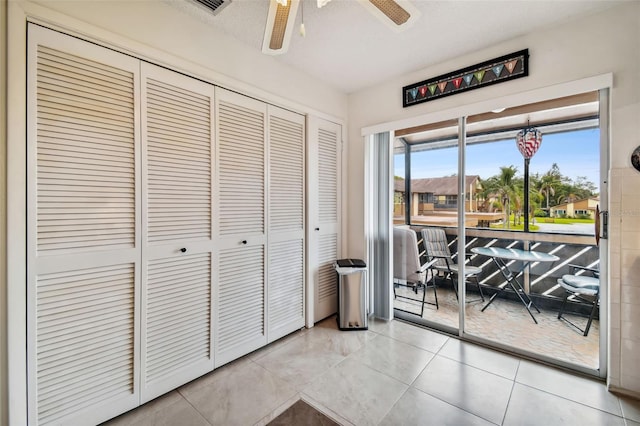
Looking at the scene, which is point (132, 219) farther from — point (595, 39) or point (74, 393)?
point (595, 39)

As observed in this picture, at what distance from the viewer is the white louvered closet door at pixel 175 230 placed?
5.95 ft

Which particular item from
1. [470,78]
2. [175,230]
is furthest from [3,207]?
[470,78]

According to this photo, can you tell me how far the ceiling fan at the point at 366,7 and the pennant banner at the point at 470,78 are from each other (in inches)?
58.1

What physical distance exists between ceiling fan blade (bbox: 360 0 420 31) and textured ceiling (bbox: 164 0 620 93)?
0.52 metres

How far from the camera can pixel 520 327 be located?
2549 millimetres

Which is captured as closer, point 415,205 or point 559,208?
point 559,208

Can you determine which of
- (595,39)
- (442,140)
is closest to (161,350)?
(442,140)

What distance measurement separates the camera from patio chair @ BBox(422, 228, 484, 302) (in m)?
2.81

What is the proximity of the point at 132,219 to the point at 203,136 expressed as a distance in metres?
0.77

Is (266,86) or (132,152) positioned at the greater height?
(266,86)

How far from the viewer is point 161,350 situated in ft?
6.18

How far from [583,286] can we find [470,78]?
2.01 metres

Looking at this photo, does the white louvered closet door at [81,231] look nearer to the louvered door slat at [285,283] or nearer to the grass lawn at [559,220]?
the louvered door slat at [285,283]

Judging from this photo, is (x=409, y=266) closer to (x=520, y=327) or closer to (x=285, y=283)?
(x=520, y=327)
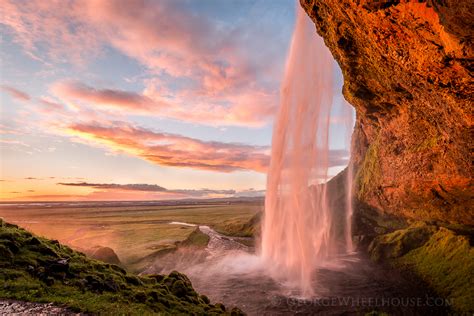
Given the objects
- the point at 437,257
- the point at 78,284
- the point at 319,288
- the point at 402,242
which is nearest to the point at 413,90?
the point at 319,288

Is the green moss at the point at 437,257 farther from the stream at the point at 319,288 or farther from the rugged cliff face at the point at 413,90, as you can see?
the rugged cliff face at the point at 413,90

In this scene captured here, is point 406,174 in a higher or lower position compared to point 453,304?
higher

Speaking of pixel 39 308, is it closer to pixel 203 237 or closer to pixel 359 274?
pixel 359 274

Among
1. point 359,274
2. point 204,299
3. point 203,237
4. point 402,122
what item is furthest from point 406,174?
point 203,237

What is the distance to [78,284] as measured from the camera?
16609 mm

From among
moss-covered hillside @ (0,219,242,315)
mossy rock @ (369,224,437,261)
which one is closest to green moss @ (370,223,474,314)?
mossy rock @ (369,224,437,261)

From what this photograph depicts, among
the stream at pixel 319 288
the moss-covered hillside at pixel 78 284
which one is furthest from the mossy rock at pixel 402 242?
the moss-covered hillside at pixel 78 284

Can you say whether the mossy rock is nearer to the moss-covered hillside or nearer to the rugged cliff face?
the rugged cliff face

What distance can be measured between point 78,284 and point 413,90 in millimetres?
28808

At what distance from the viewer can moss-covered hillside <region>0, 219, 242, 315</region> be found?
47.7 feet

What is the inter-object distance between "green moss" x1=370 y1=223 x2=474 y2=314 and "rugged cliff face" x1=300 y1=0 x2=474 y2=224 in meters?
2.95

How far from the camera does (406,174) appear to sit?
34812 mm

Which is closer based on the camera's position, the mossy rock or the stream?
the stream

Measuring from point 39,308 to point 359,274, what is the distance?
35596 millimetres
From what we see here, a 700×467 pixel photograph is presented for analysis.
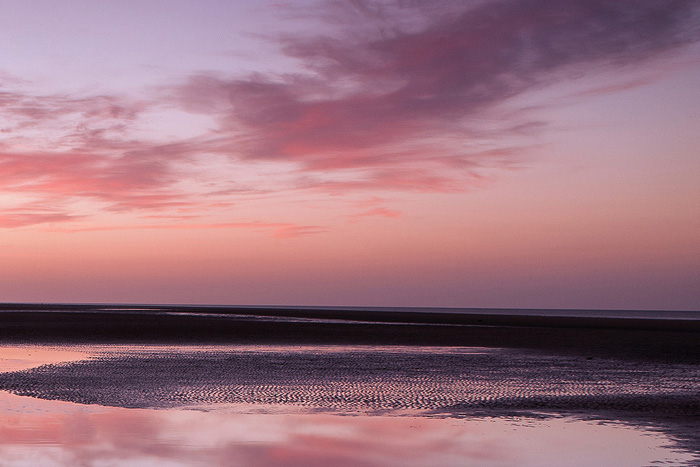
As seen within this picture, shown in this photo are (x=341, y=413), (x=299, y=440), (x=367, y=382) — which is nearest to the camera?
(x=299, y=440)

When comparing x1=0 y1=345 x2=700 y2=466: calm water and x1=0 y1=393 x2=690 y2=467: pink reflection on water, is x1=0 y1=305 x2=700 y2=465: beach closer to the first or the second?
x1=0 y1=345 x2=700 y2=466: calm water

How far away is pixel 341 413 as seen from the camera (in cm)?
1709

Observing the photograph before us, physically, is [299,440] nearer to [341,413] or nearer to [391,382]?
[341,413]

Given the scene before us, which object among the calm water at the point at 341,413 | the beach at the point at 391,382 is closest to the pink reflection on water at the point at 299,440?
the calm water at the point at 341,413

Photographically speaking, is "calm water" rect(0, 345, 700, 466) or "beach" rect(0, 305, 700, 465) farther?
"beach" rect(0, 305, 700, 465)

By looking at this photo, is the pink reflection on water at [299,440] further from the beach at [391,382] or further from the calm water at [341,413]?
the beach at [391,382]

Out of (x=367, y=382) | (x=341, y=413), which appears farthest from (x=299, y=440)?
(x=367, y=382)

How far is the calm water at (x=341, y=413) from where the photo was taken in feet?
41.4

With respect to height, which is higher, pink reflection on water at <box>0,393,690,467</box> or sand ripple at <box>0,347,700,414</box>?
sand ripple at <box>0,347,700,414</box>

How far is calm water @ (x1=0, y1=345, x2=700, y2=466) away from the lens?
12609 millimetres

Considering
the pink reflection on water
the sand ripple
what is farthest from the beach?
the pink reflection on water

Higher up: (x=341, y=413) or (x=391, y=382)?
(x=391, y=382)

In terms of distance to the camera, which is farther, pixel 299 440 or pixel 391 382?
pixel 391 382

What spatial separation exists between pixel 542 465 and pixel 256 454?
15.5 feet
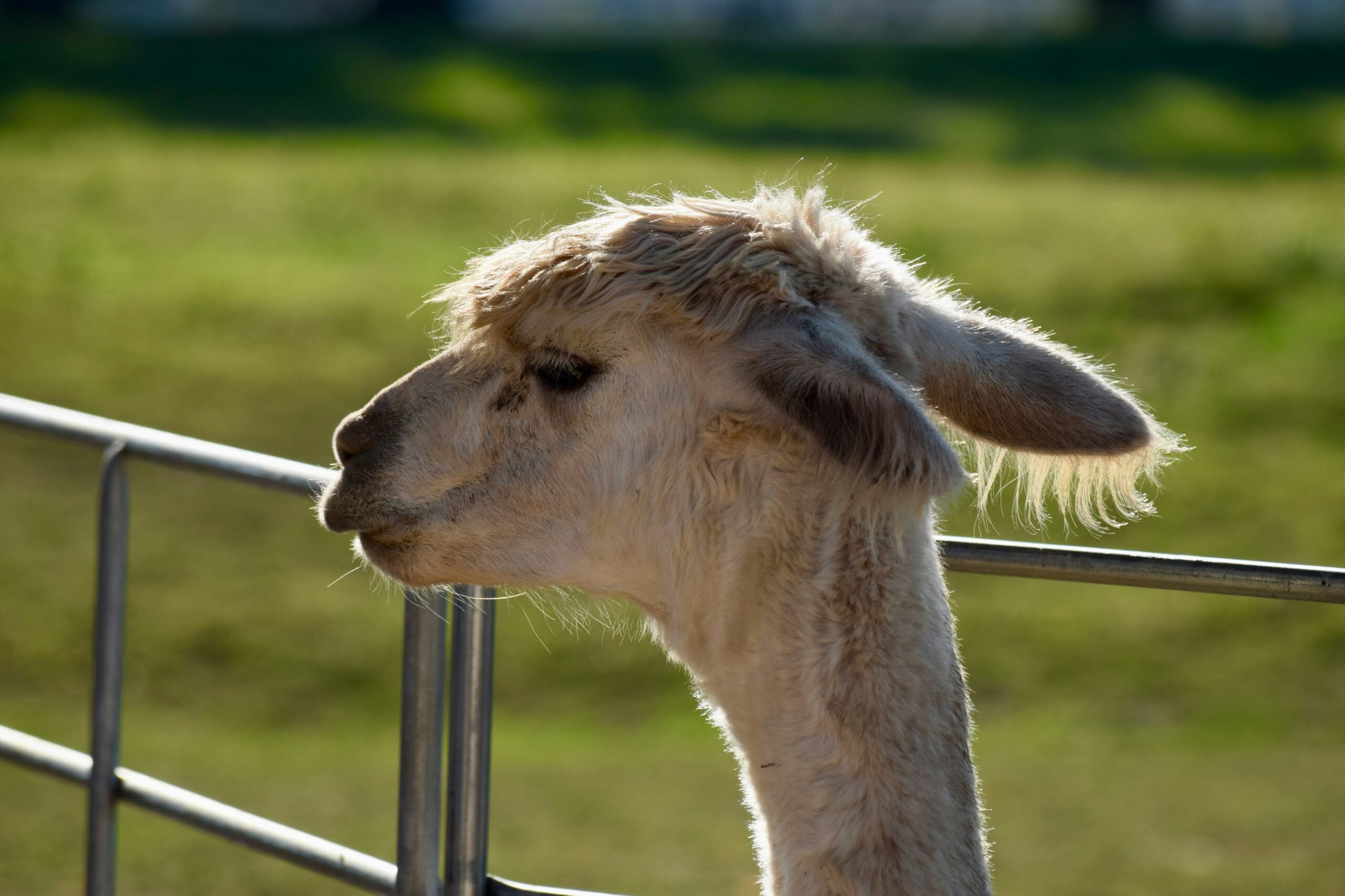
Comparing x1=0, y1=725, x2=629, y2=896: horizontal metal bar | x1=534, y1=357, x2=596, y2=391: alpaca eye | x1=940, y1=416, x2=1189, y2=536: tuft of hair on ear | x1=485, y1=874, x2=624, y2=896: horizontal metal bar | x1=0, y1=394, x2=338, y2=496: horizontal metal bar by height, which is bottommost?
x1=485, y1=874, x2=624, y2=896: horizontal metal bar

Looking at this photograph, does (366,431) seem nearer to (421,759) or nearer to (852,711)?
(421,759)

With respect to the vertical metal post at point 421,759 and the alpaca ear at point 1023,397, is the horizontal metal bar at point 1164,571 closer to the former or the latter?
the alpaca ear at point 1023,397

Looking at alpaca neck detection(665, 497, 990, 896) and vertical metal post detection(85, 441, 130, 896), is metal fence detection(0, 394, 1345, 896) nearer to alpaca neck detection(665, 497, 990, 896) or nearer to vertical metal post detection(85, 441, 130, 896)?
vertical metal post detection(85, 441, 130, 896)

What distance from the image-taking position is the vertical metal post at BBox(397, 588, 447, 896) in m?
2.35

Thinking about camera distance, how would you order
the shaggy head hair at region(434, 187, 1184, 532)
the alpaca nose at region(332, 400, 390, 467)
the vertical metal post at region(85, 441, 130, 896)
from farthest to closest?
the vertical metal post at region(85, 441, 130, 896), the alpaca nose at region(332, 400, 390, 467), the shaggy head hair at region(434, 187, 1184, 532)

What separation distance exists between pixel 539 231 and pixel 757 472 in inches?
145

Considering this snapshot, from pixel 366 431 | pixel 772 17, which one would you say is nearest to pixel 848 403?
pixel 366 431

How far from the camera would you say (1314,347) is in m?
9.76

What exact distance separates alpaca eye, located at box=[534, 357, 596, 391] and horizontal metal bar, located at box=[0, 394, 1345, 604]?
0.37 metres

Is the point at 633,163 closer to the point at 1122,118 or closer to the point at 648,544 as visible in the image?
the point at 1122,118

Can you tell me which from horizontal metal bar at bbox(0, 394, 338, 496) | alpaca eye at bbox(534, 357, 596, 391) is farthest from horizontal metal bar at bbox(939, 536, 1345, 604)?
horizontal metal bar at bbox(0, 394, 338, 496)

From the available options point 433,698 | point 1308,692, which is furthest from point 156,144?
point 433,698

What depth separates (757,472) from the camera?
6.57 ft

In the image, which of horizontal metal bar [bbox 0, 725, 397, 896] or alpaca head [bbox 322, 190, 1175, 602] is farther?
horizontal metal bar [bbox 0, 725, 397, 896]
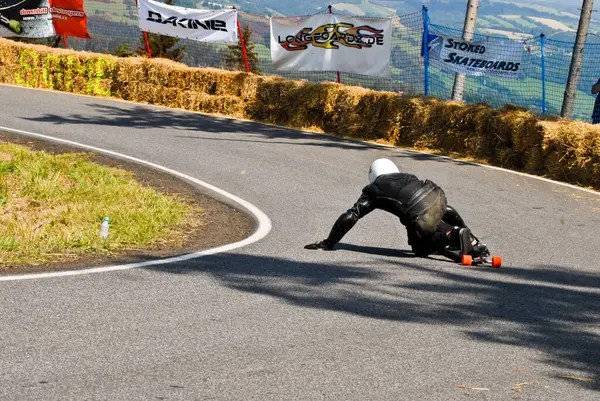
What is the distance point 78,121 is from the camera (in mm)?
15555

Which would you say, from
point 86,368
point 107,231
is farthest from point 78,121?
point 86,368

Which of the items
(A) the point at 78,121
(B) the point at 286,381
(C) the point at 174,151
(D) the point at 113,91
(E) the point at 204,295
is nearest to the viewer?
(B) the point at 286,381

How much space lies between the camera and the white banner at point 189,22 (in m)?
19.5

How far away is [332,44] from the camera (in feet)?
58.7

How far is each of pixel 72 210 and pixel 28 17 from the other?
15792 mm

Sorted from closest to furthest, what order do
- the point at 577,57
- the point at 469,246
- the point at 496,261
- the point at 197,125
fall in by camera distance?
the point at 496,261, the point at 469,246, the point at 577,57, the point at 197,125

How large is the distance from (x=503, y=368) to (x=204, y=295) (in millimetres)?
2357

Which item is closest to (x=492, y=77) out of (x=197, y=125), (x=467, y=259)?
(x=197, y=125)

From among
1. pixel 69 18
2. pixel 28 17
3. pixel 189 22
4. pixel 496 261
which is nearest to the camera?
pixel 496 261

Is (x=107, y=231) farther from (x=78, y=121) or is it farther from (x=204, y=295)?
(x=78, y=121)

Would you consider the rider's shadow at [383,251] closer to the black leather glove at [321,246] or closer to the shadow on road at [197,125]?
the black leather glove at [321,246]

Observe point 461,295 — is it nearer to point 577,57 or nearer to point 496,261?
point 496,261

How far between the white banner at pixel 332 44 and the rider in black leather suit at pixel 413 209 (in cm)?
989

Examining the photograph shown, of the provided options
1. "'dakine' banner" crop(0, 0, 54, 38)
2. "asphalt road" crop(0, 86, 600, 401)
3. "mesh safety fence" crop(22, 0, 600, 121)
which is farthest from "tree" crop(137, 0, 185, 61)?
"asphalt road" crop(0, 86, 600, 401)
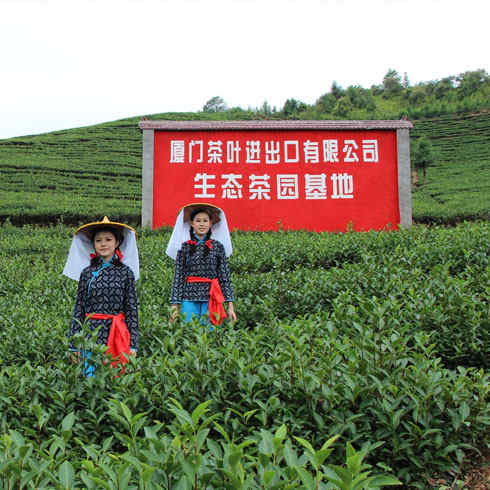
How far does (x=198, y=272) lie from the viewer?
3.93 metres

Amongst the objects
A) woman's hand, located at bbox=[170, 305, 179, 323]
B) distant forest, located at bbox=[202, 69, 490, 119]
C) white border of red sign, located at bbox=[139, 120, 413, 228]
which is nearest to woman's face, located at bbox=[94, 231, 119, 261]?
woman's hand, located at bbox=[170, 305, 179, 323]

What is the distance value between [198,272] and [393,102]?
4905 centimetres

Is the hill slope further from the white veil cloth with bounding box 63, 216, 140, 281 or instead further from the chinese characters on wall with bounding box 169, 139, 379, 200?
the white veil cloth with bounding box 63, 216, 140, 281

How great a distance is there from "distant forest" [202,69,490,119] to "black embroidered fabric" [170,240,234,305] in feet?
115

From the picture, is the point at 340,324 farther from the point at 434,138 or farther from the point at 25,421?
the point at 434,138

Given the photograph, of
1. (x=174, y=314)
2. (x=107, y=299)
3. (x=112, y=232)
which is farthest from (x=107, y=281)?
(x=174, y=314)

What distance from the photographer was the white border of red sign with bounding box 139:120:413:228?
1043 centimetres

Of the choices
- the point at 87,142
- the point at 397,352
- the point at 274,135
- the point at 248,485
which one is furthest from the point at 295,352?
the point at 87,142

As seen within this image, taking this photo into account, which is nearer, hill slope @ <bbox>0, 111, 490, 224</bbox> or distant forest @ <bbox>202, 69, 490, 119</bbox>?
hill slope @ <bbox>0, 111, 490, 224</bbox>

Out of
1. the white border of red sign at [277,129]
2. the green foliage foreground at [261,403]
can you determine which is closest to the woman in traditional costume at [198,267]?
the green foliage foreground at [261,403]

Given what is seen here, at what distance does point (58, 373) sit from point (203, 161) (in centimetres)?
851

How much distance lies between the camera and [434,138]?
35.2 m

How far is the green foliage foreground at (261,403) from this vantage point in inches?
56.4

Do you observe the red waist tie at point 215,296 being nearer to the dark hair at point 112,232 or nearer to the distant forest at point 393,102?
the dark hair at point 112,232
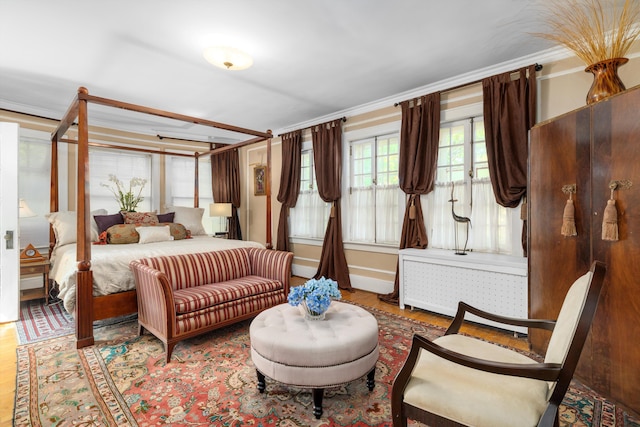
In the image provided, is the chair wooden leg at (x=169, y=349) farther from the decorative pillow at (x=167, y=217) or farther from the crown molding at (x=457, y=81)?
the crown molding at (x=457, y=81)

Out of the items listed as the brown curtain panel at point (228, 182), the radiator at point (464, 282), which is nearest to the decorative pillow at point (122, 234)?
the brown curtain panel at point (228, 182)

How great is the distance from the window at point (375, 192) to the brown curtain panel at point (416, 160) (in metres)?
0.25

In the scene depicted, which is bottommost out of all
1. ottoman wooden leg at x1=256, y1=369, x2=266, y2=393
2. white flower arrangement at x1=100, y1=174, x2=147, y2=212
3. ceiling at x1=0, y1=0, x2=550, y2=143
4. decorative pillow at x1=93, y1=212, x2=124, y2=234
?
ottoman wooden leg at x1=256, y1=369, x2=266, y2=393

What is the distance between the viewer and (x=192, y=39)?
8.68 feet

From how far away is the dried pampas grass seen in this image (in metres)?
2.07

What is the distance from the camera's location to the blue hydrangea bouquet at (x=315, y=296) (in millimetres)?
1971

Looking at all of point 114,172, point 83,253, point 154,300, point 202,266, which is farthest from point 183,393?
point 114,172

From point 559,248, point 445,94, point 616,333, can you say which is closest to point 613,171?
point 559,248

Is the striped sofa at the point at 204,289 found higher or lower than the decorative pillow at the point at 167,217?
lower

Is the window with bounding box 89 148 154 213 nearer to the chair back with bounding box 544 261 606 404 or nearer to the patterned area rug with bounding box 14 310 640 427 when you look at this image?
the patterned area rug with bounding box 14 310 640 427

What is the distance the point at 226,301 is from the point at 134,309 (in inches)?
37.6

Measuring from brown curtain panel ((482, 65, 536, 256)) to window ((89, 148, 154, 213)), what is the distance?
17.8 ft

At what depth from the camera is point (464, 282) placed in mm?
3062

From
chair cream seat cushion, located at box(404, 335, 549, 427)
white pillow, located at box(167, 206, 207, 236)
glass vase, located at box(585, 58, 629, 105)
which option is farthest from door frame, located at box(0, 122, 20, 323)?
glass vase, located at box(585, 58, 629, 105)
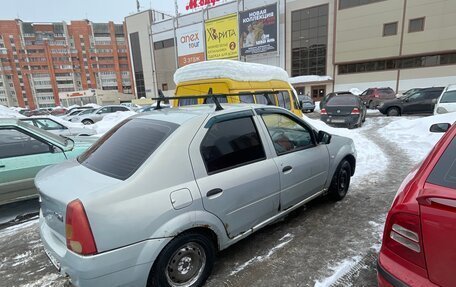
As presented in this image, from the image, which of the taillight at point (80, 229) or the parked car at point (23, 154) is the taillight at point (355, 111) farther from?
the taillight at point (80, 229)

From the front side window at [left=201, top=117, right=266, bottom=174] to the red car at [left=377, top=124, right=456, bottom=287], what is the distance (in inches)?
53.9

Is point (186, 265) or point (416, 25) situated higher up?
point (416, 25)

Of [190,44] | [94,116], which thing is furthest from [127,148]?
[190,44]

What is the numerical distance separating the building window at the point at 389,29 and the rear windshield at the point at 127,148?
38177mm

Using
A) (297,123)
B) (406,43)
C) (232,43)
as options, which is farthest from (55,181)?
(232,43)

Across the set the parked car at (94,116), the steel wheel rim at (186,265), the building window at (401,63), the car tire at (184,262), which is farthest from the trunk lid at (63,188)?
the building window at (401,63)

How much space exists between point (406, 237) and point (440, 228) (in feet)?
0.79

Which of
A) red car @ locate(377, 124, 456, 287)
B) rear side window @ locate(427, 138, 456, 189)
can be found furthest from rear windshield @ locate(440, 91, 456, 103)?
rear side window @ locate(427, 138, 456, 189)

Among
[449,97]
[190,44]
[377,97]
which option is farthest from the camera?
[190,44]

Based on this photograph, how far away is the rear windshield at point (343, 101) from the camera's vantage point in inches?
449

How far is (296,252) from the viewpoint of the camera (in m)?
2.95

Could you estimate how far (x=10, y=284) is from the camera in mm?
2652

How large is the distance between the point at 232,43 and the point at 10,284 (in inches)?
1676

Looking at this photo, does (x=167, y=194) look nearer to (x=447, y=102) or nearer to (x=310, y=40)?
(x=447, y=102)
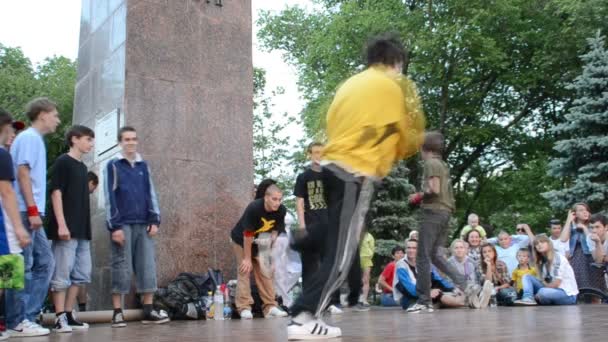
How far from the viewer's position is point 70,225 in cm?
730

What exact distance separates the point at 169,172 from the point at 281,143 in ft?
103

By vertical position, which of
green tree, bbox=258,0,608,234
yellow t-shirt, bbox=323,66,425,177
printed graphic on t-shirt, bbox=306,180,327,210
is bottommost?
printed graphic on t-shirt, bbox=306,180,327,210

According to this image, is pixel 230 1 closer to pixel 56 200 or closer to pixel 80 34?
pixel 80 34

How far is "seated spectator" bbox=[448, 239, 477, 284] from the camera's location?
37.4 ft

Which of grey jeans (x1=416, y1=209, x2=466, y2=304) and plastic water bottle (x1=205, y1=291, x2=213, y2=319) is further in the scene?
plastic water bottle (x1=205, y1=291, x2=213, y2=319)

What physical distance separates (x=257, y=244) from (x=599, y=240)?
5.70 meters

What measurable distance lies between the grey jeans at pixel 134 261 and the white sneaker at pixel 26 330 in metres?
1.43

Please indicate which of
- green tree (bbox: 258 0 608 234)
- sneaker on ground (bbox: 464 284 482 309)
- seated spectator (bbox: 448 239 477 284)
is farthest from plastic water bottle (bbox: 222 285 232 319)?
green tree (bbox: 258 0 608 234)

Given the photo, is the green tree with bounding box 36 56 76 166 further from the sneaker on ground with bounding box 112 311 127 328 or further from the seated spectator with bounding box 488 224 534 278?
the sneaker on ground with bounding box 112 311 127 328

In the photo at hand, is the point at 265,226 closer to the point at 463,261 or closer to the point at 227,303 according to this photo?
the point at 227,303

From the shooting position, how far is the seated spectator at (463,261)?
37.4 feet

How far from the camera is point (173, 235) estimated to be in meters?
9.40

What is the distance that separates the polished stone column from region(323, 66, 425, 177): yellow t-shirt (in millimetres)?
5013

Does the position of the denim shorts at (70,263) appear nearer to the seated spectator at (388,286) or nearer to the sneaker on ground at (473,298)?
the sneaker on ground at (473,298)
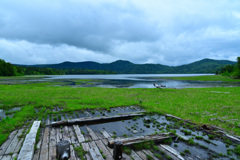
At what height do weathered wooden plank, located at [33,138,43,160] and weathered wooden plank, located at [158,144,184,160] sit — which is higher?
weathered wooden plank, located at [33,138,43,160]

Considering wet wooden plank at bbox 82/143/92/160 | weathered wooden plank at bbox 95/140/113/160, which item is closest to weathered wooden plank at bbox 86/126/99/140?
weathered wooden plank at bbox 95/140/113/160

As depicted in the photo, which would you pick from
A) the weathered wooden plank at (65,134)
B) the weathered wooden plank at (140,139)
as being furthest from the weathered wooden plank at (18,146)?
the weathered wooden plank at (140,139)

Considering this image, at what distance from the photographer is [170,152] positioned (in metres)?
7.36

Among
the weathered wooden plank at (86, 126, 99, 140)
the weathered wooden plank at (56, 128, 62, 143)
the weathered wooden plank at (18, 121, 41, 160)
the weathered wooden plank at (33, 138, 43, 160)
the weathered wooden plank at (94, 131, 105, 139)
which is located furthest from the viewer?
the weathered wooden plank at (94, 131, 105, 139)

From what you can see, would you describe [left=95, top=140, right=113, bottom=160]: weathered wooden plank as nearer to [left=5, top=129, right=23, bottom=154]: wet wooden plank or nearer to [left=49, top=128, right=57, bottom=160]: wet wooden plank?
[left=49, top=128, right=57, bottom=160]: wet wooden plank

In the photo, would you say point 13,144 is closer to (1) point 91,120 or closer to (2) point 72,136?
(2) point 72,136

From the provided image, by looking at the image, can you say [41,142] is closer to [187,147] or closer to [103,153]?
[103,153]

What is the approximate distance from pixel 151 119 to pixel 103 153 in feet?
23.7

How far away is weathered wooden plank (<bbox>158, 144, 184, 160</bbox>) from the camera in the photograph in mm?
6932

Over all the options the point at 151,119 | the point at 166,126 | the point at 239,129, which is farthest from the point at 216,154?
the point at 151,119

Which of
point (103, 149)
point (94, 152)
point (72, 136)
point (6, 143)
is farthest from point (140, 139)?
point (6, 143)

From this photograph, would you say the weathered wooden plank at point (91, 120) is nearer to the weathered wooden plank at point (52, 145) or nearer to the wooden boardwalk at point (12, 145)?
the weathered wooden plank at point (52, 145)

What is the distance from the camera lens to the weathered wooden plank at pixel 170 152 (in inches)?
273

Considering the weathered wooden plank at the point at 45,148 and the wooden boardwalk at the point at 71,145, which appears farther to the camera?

________________________________________

Rewrite the stretch from the line containing "What is the distance value" through the line containing "4905 centimetres", swapping "distance value" for "separation" and keeping everything else the same.

What is the separation between [198,272] and [393,102]?
4905 centimetres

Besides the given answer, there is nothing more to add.